On view at Elizabeth Harris Gallery
February 9 – March 10, 2012

by Jonathan Beer

You are Nature is Brooklyn-based artist Greg Lindquist’s most recent body of work currently on view at Elizabeth Harris Gallery. It is comprised of over 15 paintings completed since 2011, as well as two site specific wall paintings.

Spiderweb (If it's raining, no one can see your tears.) Oil on Linen.16 x 24.5 inches. 2012. (Courtesy of the artist.)

In a departure from Lindquist’s earlier work, this show features pieces more decidedly about painterly exploration than his prior interest in smart picture making. While intellect is surely habitual concern for the artist, the hallmark of this show is his temporary suspension of that theoretical backdrop to find enjoyment and intrigue in the act of painting.
As I viewed Lindquist’s work at the opening I could not help but remember a 1964 interview between Larry Rivers and David Hockney. Rivers asked Hockney which was more important to picture making; making something beautiful or interesting. Hockney replied “‎Perhaps the most beautiful paintings are beautifully interesting.” In the case of Greg Lindquist’s work I believe this principle holds true.
We inhabit a world stuck between analog and digital and this dialectic has permeated visual culture, its effect seen for the past two decades throughout the contemporary art world. Judging by the paintings in the exhibition this is a concern for the artist. He deploys many conceptual devices within the paintings to access this. Photographic formatting and cropping reminiscent of television screens frames heavily textured scenes of minimalistic ruins. Typical suburban scenery fills crusty airplane television screens.

Sunburn. Oil on Linen. 22 x 48 inches. 2012. (Courtesy of the artist.)
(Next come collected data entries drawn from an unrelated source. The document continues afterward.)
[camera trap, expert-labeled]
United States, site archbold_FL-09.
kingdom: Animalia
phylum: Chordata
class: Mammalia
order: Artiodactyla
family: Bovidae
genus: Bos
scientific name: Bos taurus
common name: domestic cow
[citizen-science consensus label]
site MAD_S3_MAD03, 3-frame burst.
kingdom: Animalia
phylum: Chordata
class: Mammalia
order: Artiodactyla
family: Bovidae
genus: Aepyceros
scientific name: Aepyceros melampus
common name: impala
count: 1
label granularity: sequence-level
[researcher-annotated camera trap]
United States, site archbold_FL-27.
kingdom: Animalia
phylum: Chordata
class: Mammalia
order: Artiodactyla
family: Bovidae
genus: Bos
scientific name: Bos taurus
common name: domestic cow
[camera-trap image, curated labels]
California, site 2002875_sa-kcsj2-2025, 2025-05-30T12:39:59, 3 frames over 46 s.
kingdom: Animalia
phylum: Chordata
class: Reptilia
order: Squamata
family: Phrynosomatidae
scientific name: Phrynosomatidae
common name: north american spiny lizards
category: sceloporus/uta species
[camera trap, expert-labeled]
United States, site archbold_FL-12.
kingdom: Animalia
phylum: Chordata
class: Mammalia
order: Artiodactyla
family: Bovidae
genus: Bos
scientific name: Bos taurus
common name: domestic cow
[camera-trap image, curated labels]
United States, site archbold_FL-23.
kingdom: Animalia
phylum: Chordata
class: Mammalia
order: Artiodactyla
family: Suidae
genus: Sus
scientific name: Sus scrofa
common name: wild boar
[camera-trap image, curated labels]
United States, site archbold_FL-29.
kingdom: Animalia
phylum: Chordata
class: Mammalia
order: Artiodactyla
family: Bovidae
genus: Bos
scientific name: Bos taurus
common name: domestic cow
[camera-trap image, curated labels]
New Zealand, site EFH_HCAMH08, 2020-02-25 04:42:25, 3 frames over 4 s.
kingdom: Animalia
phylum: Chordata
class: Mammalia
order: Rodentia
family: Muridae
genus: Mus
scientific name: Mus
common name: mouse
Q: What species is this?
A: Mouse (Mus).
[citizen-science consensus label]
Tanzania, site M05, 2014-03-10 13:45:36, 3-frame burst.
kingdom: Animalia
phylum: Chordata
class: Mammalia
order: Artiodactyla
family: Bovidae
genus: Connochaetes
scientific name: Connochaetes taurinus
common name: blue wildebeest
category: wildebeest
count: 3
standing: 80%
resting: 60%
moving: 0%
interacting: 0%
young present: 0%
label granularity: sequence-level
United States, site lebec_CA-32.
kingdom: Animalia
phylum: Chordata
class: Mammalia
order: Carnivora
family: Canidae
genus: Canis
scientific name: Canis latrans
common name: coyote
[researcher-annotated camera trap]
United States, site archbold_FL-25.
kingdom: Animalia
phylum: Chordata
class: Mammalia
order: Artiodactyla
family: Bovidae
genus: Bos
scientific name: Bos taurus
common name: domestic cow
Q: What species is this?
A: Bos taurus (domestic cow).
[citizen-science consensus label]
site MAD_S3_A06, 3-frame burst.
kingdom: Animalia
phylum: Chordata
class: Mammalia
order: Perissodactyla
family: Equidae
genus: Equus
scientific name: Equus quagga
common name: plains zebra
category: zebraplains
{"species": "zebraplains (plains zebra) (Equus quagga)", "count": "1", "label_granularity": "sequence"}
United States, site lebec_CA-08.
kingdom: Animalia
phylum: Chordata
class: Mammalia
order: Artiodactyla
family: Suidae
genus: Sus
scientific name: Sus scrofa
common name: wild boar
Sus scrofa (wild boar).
Brave New World (For we are where we are not). Oil on Panel, 32 x 48 inches. 2012 (Courtesy of the artist.)

Degradation and decay have been central to Greg Lindquist’s work for over 5 years, beginning with depictions of vacant or abandoned urban environment. Since that time his images have become increasingly enigmatic and formally sophisticated but for the first time that sense of degradation and decay are married in his paint application. He is noticeably more open to let chance enter his painting process in a way that mimics the visual surprises found in decaying civilization. A myriad of textures activate the pictures:  few of the paintings have more sophisticated and considered surfaces harking of Peter Doig, while others resemble Hipstamatic photos. Is Lindquist winking at us by including a piece depicting an IPhone with an all too familiar cracked screen?

You Are Nature is not to be missed and is an exciting step forward in this artists unfolding career.

Greg Lindquist is currently represented by Elizabeth Harris Gallery in New York.